All joking aside, if we take this extremely irritating woman’s experience as a model for chronic adjustment disorder or “a milder form of PTSD,” then every single soldier that goes through infantry basic training needs to be on medication regardless of combat experience. Basic training sucked. They made me march with heavy weaponry, carrying lots of ammunition. They made me lie in the dirt and pull security “in case” the enemy attacked us with artillery simulation rounds and blanks. They deprived me of sleep. They made me shit in a hole dug in the ground. They wouldn’t let me call home or use the Internet at all. They kicked me out of the chow hall before I could eat all my soggy vegetables because my heels weren’t being held together properly while I ate.
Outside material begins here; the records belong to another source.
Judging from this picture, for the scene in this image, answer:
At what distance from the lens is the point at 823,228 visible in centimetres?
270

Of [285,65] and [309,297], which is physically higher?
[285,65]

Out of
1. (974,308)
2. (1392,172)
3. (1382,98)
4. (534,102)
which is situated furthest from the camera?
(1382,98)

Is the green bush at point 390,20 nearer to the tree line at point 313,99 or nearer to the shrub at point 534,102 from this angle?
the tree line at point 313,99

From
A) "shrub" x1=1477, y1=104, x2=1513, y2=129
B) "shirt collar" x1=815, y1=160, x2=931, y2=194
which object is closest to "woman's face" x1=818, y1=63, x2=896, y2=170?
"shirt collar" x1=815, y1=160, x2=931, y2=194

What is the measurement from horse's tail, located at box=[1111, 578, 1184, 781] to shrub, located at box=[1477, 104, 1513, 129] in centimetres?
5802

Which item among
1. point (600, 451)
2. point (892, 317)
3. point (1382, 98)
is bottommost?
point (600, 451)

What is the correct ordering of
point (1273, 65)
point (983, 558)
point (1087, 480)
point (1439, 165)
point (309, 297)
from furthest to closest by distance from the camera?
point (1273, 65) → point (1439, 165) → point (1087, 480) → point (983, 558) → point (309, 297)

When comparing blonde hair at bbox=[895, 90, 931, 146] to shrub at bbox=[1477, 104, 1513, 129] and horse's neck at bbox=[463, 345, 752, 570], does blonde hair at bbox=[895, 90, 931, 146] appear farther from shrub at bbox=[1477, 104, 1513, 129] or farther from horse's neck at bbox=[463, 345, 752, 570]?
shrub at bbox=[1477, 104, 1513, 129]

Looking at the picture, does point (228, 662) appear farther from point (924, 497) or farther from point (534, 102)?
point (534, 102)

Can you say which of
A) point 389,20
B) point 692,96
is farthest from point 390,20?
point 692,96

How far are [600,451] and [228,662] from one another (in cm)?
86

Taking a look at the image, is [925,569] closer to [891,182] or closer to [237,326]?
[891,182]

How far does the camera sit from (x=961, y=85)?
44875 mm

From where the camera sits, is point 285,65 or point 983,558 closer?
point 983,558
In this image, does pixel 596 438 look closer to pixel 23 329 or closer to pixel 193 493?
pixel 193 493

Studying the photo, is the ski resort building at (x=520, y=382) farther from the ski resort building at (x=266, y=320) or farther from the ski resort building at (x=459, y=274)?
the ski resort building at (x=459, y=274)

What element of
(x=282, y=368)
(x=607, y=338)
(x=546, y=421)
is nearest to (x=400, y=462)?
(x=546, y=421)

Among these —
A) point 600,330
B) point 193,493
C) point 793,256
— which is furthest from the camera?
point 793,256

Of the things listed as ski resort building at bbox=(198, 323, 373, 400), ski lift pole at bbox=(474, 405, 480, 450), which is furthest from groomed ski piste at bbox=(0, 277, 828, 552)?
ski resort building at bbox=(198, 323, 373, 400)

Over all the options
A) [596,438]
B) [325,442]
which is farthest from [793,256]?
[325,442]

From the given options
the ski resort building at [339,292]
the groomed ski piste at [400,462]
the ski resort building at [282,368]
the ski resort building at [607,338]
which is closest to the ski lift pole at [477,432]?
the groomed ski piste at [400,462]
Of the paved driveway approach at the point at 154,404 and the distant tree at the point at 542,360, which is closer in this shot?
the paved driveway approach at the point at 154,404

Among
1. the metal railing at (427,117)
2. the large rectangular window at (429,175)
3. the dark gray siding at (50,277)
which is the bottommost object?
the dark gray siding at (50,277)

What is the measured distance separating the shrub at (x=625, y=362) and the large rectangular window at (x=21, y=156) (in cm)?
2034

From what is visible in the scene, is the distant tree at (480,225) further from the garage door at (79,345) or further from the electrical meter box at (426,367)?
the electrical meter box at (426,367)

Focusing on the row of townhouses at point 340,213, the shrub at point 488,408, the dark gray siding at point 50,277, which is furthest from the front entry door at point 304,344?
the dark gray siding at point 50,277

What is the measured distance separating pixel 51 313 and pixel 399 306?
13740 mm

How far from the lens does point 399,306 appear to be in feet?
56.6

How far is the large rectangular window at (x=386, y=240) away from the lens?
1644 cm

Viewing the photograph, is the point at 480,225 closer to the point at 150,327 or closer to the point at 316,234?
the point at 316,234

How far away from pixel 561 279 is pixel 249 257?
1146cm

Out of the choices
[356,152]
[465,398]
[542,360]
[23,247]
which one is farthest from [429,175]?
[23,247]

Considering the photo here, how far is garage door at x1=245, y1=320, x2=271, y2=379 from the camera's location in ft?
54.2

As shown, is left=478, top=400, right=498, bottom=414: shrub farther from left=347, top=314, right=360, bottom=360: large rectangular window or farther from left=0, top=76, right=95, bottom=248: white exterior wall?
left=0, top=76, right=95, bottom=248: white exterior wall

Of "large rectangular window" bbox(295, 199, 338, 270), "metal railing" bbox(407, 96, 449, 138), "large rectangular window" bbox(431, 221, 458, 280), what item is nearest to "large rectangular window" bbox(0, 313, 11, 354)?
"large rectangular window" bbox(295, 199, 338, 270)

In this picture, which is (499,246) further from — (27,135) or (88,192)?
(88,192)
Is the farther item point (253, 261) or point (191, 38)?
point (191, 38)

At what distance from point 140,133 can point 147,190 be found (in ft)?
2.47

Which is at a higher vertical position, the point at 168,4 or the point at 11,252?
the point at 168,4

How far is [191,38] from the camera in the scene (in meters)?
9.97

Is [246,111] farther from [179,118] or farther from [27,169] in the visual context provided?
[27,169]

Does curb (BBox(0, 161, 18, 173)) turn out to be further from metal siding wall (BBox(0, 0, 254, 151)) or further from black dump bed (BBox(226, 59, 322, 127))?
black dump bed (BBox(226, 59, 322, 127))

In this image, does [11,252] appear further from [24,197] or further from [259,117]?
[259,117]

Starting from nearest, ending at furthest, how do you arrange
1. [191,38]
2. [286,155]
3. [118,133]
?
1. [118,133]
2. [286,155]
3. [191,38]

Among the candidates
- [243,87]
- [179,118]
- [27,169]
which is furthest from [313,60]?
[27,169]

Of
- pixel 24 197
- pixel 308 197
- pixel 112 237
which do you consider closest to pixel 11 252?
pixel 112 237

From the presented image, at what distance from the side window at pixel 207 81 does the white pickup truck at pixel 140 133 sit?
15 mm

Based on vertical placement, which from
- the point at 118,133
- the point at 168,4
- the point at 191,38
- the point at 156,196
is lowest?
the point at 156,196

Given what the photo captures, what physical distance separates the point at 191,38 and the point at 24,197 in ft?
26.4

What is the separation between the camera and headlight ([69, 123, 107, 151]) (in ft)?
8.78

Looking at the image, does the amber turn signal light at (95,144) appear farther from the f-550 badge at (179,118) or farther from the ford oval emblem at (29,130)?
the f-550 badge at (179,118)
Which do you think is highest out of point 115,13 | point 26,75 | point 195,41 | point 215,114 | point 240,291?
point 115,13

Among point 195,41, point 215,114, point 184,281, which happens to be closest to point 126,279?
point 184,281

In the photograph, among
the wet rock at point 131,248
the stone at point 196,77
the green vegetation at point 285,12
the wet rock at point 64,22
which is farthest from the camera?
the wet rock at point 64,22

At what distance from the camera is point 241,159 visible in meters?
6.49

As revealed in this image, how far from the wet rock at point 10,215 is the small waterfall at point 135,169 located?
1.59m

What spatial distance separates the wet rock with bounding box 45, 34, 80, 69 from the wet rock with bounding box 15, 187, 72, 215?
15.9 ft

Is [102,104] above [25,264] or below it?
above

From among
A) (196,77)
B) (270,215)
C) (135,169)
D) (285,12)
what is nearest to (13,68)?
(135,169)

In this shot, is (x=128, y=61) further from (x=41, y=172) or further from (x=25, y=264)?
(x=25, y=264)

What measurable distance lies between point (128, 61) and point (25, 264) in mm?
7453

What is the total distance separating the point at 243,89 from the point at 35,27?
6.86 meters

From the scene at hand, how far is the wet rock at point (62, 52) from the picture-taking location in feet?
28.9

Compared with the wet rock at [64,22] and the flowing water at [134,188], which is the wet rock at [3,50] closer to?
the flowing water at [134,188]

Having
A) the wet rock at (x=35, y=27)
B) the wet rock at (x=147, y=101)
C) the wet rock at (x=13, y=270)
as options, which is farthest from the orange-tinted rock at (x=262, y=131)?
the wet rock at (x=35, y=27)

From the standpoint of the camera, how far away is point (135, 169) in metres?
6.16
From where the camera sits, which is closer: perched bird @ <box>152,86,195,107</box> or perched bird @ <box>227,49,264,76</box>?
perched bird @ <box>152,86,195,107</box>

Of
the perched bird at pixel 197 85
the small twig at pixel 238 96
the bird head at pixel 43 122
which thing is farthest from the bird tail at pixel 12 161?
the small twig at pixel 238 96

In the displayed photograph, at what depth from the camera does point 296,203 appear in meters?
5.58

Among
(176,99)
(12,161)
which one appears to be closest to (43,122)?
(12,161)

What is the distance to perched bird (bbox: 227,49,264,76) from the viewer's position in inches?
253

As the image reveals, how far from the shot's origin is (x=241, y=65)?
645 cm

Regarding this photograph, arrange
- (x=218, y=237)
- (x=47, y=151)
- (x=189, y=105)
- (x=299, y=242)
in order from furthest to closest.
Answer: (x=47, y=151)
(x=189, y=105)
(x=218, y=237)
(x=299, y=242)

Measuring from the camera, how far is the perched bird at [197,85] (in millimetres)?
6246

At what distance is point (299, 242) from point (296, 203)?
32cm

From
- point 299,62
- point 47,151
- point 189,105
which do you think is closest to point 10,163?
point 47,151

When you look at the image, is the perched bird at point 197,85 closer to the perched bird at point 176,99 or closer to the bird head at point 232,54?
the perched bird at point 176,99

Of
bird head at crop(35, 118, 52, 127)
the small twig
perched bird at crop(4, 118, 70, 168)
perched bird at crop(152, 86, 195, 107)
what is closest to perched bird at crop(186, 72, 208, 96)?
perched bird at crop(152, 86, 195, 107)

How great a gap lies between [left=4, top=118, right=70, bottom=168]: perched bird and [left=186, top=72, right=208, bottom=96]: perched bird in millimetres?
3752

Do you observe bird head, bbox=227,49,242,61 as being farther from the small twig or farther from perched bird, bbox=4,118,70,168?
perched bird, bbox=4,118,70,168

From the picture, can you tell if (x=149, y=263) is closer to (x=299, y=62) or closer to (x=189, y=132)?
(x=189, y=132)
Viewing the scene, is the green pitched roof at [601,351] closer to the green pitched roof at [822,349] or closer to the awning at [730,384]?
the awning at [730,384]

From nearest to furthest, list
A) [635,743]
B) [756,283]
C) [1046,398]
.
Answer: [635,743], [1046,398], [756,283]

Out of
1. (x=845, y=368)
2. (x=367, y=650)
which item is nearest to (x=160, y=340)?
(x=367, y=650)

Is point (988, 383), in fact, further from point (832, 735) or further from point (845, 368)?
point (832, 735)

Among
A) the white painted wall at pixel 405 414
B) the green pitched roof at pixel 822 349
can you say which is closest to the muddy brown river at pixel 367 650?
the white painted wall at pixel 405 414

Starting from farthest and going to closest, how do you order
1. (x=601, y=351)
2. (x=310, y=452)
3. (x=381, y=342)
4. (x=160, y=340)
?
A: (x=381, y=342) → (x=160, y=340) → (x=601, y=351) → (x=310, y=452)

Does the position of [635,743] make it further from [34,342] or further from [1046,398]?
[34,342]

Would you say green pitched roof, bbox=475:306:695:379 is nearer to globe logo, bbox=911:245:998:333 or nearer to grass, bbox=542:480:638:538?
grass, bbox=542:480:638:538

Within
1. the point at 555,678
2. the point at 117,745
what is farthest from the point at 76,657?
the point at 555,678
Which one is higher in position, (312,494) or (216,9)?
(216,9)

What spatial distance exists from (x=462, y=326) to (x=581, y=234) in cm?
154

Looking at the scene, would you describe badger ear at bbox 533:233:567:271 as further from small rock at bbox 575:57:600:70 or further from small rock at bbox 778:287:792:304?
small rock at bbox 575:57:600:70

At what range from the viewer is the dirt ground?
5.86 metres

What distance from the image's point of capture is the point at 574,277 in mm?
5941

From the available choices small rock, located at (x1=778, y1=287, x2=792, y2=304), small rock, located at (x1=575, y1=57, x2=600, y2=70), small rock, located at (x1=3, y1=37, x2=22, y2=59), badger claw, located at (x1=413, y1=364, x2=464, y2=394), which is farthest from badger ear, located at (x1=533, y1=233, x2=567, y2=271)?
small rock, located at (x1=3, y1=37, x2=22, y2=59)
They made me do a lot, and I mean A LOT, of push-ups when I didn’t want to. I wasn’t allowed to have ice cream after my meals, even though they served it in the chow hall. I had to clean and wax the floor for hours on end to make it shiny, even though I wasn’t allowed to walk on it unless I was cleaning it. I had to spend hours organizing my wall locker, only to have a drill sergeant come by and rip everything out and make me start all over again. They made me stay up and pull fire guard in the bay and I had to listen to a bunch of nasty guys burp, snore, and fart all night; and now going to sleep without those sounds (and smells) just isn’t the same. If that doesn’t qualify for Post Traumatic Stress, I don’t know what does.
Wait… wait… no, on second thought I do know. But I’m not gonna sit here and whine about it for attention.